Writing an assembler.

3 October 2020 13:00

Recently I've been writing a couple of simple compilers, which take input in a particular format and generate assembly language output. This output can then be piped through gcc to generate a native executable.

Public examples include this trivial math compiler and my brainfuck compiler.

Of course there's always the nagging thought that relying upon gcc (or nasm) is a bit of a cheat. So I wondered how hard is it to write an assembler? Something that would take assembly-language program and generate a native (ELF) binary?

And the answer is "It isn't hard, it is just tedious".
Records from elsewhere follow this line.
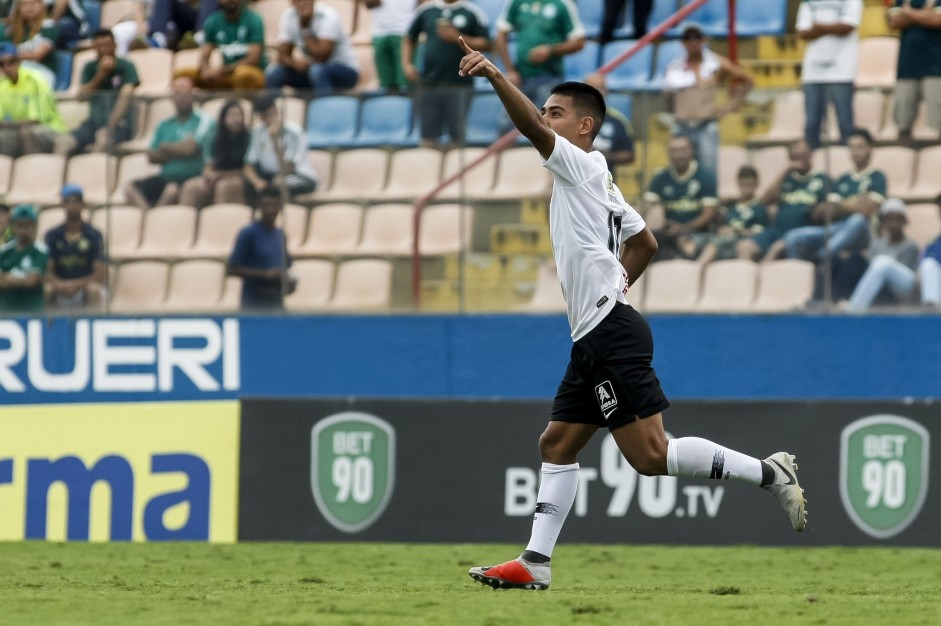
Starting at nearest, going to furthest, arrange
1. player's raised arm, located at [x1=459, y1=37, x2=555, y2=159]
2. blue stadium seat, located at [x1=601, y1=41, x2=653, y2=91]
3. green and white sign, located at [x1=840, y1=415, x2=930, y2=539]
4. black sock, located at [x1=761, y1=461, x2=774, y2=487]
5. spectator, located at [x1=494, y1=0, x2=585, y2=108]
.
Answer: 1. player's raised arm, located at [x1=459, y1=37, x2=555, y2=159]
2. black sock, located at [x1=761, y1=461, x2=774, y2=487]
3. green and white sign, located at [x1=840, y1=415, x2=930, y2=539]
4. spectator, located at [x1=494, y1=0, x2=585, y2=108]
5. blue stadium seat, located at [x1=601, y1=41, x2=653, y2=91]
I found some code to generate an ELF binary, and after that assembling simple instructions was pretty simple. I remember from my assembly-language days that the encoding of instructions can be pretty much handled by tables, but I've not yet gone into that.

(Specifically there are instructions like "add rax, rcx", and the encoding specifies the source/destination registers - with different forms for various sized immediates.)

Anyway I hacked up a simple assembler, it can compile a.out from this input:

.hello   DB "Hello, world\n"
.goodbye DB "Goodbye, world\n"

        mov rdx, 13        ;; write this many characters
        mov rcx, hello     ;; starting at the string
        mov rbx, 1         ;; output is STDOUT
        mov rax, 4         ;; sys_write
        int 0x80           ;; syscall

        mov rdx, 15        ;; write this many characters
        mov rcx, goodbye   ;; starting at the string
        mov rax, 4         ;; sys_write
        mov rbx, 1         ;; output is STDOUT
        int 0x80           ;; syscall

        xor rbx, rbx       ;; exit-code is 0
        xor rax, rax       ;; syscall will be 1 - so set to xero, then increase
        inc rax            ;;
        int 0x80           ;; syscall

The obvious omission is support for "JMP", "JMP_NZ", etc. That's painful because jumps are encoded with relative offsets. For the moment if you want to jump:

        push foo     ; "jmp foo" - indirectly.

        nop          ; Nothing happens
        mov rbx,33   ; first syscall argument: exit code
        mov rax,1    ; system call number (sys_exit)
        int 0x80     ; call kernel

        push bar     ; "jmp bar" - indirectly.

I'll update to add some more instructions, and see if I can use it to handle the output I generate from a couple of other tools. If so that's a win, if not then it was a fun learning experience:



icon Kartik Agaram at 05:03 on 4 October 2020

I think you can make your compiler even simpler by rethinking the need for Assembly. Easier-to-transform IRs are possible. Here's mine.

icon Steve Kemp at 10:07 on 9 October 2020

That's a really interesting comment - I think that for me the approach described there would be painful to actually use - typing out the opcodes/operands like that is just a step slightly too low-level.

That said I love the idea of incrementally building up higher-levels from a simple foundation, and taking the time to consider the kind of primitives you need to build and maintain the higher levels.

Really interesting, thanks for sharing.